== Task set ==
• a. Retype the passage from the breathwork page, starting with "Every session is" and going on through "you are facing.".
• b. Render this sentence from the breathwork page in Spanish: "Every session is conducted in a safe and calm environment where together we can figure out the intention or focus that is particular to you at that exact moment in your life."
• c. Write what comes next on the breathwork page, picking up after its last sentence.

== Extract ==
☆ ☆ ☆
Make your breath work
What is Breathwork?
The primary principle of modern breathwork, is to find energy and healing from within through the use of controlled breathing techniques rather than the use of synthetic drugs or medications.
Why it Works
Controlled breathing teaches our sympathetic nervous system in the brain to switch off its "fight or flight" response and instead activate the "rest and digest" parasympathetic nervous system, allowing us to be less reactive and better able to cope with daily life.
All forms of breathwork share one thing in common...they control the breath in order to bring transformation.
Every session is conducted in a safe and calm environment where together we can figure out the intention or focus that is particular to you at that exact moment in your life. This intention or reason for trying breathwork could be different every time or it might be informed by an ongoing challenge you are facing.
I will guide you through a set of visual images, encourage you to notice sensations and recall memories and then "let you go" ...as your attention is initially forced to focus on breathing, all other stresses and anxiety begin to melt away. Images or clarification may appear to you, occasionally inducing feelings of contentedness or sensations of deep emotion.
☆ ☆ ☆
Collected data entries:
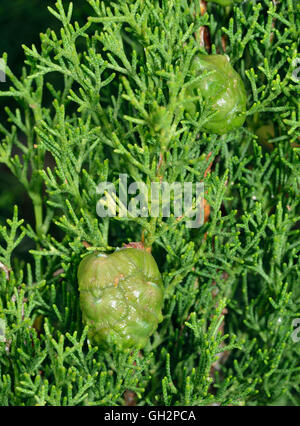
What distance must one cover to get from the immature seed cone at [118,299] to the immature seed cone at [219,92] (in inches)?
20.7

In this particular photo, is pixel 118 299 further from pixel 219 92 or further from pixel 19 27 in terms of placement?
pixel 19 27

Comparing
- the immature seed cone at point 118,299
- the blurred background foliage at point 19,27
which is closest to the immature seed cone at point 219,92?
the immature seed cone at point 118,299

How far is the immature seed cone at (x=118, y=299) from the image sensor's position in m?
1.47

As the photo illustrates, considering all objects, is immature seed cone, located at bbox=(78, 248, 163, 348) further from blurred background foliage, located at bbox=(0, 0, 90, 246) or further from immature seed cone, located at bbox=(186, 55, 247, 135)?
blurred background foliage, located at bbox=(0, 0, 90, 246)

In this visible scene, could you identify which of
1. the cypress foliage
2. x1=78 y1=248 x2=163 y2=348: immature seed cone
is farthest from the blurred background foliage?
x1=78 y1=248 x2=163 y2=348: immature seed cone

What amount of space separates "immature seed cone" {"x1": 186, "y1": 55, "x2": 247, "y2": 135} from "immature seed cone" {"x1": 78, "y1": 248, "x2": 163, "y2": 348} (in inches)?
20.7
☆ ☆ ☆
== Answers for this exercise ==
• a.
Every session is conducted in a safe and calm environment where together we can figure out the intention or focus that is particular to you at that exact moment in your life. This intention or reason for trying breathwork could be different every time or it might be informed by an ongoing challenge you are facing.

• b. Cada sesión se lleva a cabo en un entorno seguro y tranquilo donde juntos podemos descubrir la intención o el enfoque que es particular para ti en ese momento exacto de tu vida.

• c.
Different Kinds of Breathwork
Holotropic breathing is practiced for longer than my method and at a much faster pace. Generally, there is a longer period of integration afterward which might include talking and drawing. While this is beautiful, most people I work with don't have time to practice this on a regular basis.
As the name might suggest, this is breathwork that involves drumming, tribal music, bodywork, art, and other indigenous themes.
A trademarked form of breathwork that includes toning, sounds, screams, and banging of your hands and feet on the floor.
Wim Hof Method:
Wim Hof, the Dutch extreme athlete, is a master in breathwork and has helped to bring science and spirituality together in a brilliant way! He has overcome personal tragedy and physical constraints while espousing that anyone can do what he does with the right training. His particular breathing method generally incorporates breath holds and sets of thirty breaths rather than the circular, continuous breath that I work with.